# XooMG's failures of restraint



## XooMG

I haven't started a gallery and don't have much to share. At the moment the only photogenic knife I've got is my Sakai Yusuke 210mm. Beyond that, every picture is intended to reflect my downward spiral into grief and regret with kitchen knives...


----------



## NO ChoP!

Ichii handle? Looks nice.


----------



## XooMG

NO ChoP! said:


> Ichii handle? Looks nice.


Yep, kinda makes the saya feel a bit out of place, but I don't mind. I like the feel and look of the ichii, and it was the only one in stock when I ordered! Happy to get the extra-hard stainless model, though it doesn't show in the pic.


----------



## XooMG

While I'm waiting for some other expensive (to me) knives, I'll repost one of my cheapies.

~200mm edge, Yong Li brand, V&#29305; steel (similar to Hitachi Blue) with stainless cladding, surprisingly thin.


----------



## erikz

I really like the look of that cleaver. I would prefer a wa-style handle on this piece.


----------



## TheDispossessed

the yusuke looks awesome, nicer than the suisin IH's to me, mostly bc of the lack of machi. is it the "flatter" or standard profile?


----------



## XooMG

erikz said:


> I really like the look of that cleaver. I would prefer a wa-style handle on this piece.

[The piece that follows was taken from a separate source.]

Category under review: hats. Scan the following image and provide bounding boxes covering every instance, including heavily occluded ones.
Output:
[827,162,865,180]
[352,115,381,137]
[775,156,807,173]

Me too but getting it rehandled would cost 3x more than the knife. Still need to work with it a bit and see how it performs...maybe if it's a real diamond in the rough, I'll get some work done on it. Actually, I'm a little tempted to get one for a passaround or something, just because nobody seems to know about them. Of course, I might just be an awful judge of potential...


TheDispossessed said:


> the yusuke looks awesome, nicer than the suisin IH's to me, mostly bc of the lack of machi. is it the "flatter" or standard profile?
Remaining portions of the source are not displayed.